[Opening Source document section]

Growth comes with pain. It can be a challenge to separate your feelings from the results. Having some objective measure of your progress can help to stabilize your work. Feeling great or feeling horrible are beside the point.
You are trying to build something, working to make something happen.
Managing our resources matters more now than ever. As we rebuild our economy and enter back into an active social and work life, we are sure to experience some growing pains. The question is: how do we create a system for measuring our progress in this new world?
Do we measure our results in Bitcoin?
Slow growth is the most reliable growth. As something you are working on becomes bigger it exerts more pressure on the system that supports it. That pressure can reveal any flaws in the design, which can then be addressed and improved.
Too much pressure on a system that has weaknesses will cause the system to fail at those points. Growing slowly allows you to identify and address the weaknesses in the system.
Why does separating your feelings from the results matter so much in this process?
Because there is going to be pain, your success depends upon a willingness to push through the discomfort that is a natural consequence of the work, but you also need to be able to withstand the criticism that is necessary to improve the process.
You deal with the pain without it affecting your motivation. Easier said than done.
This is the real battle, the bigger challenge. It is wrestling with the negative feelings that are intrinsic to the process of growth and improvement. How do feelings impact growth? In immeasurable ways. Motivation itself is a mindset that has an emotional register.
Being depressed is the same as having a lack of motivation, it is an emotional deficit. If we can intellectually understand the value of achieving our goal, then we can work through the pain much more easily.
The trap is to try to use positive emotions to motivate the process. That is how we end up chasing dragons. If we are motivated by the emotional rewards of our work, then we get caught up in the same logic that can immobilize you when things don’t go well.
If you don’t have that emotional carrot, what happens to the system?
The real goal is to see the work as a necessary part of the process that is paid for in pain. Exercise is important to physical fitness and working out makes you sore and tired. If you understand the value of it, you will do it. It really is as simple as that.
How do you make that shift so that you can decide to do the work and follow through on it instead of constantly reacting to pain or pleasure as motivations? When does this go too far? If we are too focused on achieving an objective, do we miss out on the process?
Everything is a slider: too light or too dark and it’s up to you to find the happy middle.
The point is not to ignore emotions but to have trained yourself to be able to withstand temptation, to resist the will to quit. Like a dog with a treat balanced on its head, you are in this strange position of commanding yourself to wait. This is the secret of discipline.

[Closing Source document section]
[Opening Dataset content section]

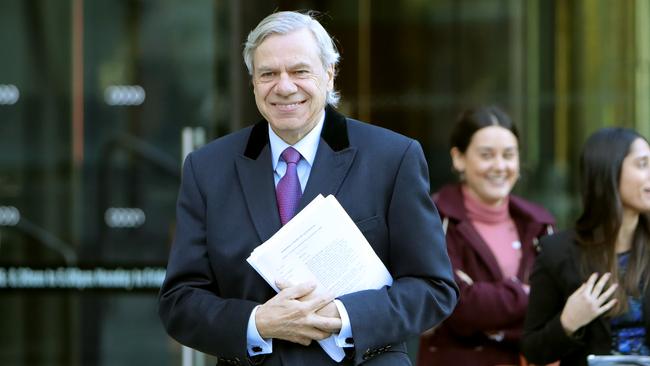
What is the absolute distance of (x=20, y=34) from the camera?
750 centimetres

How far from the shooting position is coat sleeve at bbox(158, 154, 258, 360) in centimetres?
313

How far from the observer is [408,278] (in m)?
3.19

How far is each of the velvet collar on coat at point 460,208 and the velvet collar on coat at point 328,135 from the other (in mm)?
1754

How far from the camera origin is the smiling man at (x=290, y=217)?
311cm

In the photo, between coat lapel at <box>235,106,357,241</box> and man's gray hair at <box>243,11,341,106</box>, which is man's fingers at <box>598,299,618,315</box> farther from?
man's gray hair at <box>243,11,341,106</box>

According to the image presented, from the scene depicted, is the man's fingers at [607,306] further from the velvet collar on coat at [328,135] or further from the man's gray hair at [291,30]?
the man's gray hair at [291,30]

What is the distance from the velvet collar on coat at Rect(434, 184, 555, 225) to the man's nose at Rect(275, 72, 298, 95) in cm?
199

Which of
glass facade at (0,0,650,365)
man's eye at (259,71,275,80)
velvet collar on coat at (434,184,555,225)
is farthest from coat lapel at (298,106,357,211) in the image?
glass facade at (0,0,650,365)

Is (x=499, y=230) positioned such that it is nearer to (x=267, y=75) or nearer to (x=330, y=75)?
(x=330, y=75)

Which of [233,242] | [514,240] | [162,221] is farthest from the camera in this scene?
[162,221]

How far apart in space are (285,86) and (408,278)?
1.93 feet

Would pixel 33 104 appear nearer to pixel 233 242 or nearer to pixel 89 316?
pixel 89 316

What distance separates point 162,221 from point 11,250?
0.93 metres

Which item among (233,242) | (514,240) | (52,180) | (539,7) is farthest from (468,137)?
(52,180)
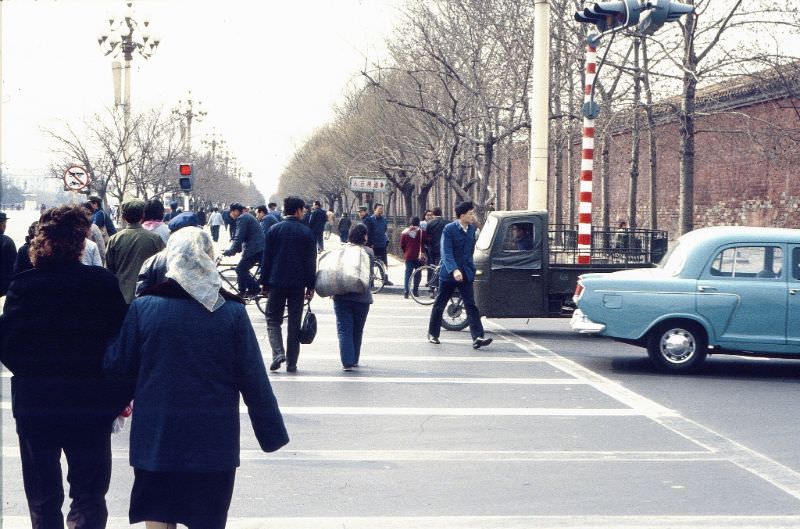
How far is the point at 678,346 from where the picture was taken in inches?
468

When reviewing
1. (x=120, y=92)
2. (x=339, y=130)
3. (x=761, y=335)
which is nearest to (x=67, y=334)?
(x=761, y=335)

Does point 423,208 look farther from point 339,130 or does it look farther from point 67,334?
point 67,334

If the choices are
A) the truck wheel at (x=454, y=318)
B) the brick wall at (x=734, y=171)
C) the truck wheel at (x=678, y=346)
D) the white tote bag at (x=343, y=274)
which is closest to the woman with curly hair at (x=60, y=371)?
the white tote bag at (x=343, y=274)

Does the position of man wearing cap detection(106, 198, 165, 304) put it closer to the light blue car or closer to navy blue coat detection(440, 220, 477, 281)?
navy blue coat detection(440, 220, 477, 281)

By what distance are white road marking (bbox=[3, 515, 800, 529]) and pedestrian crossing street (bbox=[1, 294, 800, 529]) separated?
0.01m

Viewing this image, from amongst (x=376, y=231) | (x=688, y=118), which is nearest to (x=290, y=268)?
(x=376, y=231)

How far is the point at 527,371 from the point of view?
11.9m

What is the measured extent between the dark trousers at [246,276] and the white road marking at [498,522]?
1264 cm

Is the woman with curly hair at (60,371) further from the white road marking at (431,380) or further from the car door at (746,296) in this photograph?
the car door at (746,296)

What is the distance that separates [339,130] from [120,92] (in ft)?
55.9

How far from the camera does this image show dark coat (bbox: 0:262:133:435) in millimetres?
4742

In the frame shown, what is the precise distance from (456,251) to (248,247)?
5733 millimetres

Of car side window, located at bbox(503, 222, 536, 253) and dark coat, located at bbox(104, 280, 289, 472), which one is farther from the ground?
car side window, located at bbox(503, 222, 536, 253)

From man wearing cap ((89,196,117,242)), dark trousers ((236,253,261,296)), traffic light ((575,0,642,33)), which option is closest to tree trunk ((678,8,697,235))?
traffic light ((575,0,642,33))
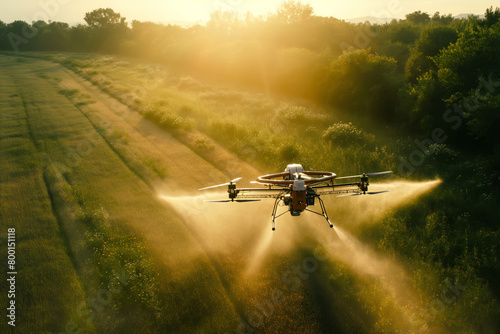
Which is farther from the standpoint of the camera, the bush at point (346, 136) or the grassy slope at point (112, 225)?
the bush at point (346, 136)

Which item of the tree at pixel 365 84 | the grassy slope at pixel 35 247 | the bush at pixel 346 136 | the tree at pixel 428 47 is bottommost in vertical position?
the grassy slope at pixel 35 247

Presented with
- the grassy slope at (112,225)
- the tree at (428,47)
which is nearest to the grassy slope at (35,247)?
the grassy slope at (112,225)

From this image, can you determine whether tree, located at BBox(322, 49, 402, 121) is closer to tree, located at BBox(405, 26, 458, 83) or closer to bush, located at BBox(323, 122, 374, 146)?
tree, located at BBox(405, 26, 458, 83)

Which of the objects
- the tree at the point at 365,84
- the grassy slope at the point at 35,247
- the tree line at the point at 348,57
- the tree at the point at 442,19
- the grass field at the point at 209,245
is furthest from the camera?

[Closing Dataset content section]

**What is required:** Please write what follows the last sentence of the text on growth, pain, and discipline, carrying it forward. The records are taken from a separate source.

**Result of the task:**
It doesn’t make feeling go away. If anything, it gives you occasion to experience emotions more deeply. Not only does the treat taste better after waiting, but the waiting itself is the sweetest taste.
The feeling of being in control of your own actions is better than any baked good.
What do we do with those emotions? A big part of mental health is having a way of dealing with intense emotions.
Everyone has some form of trauma they are dealing with and with algorithms hunting for our deepest emotional triggers we are sure to confront some things that provoke strong emotional reactions.
Having a therapeutic practice helps to keep a healthy relationship with your own emotions.
Most of our physical sensations are a result of our lifestyle, particularly our diet and our exercise. We can choose to consume and to do things that make us feel good in the short term or the long run.
Eating cake and watching movies in bed might be a spike of positive pleasure but it comes at a price. The same is true emotionally.
We can choose things that will provide a sense of escape, or we can design a system that helps us to find constructive methods of coping that will improve our situation.
The era of trolling is coming to an end. We need engineers and builders to redesign our infrastructure. We are here to construct new bridges, not to sit underneath them. The task is much bigger and so cooperation with others is mandatory.
This cooperation and collaboration will work better when we decide that the results of our work matter more than feelings. Neither shame nor pride will get us where we need to go. Instead, we need courage, hope and curiosity.
When we lead with a desire to build and to do better, we turn down the volume on our emotions to a reasonable level.
What kinds of practices help you to process your emotions? Do you keep a journal? Have you tried talking to a therapist? What kinds of activities are therapeutic to you?
Spending time in the great outdoors, being by the water, getting exercise in a natural setting and laughing with friends helps me to reset my emotional clock, to process my feelings and to return to the work refreshed.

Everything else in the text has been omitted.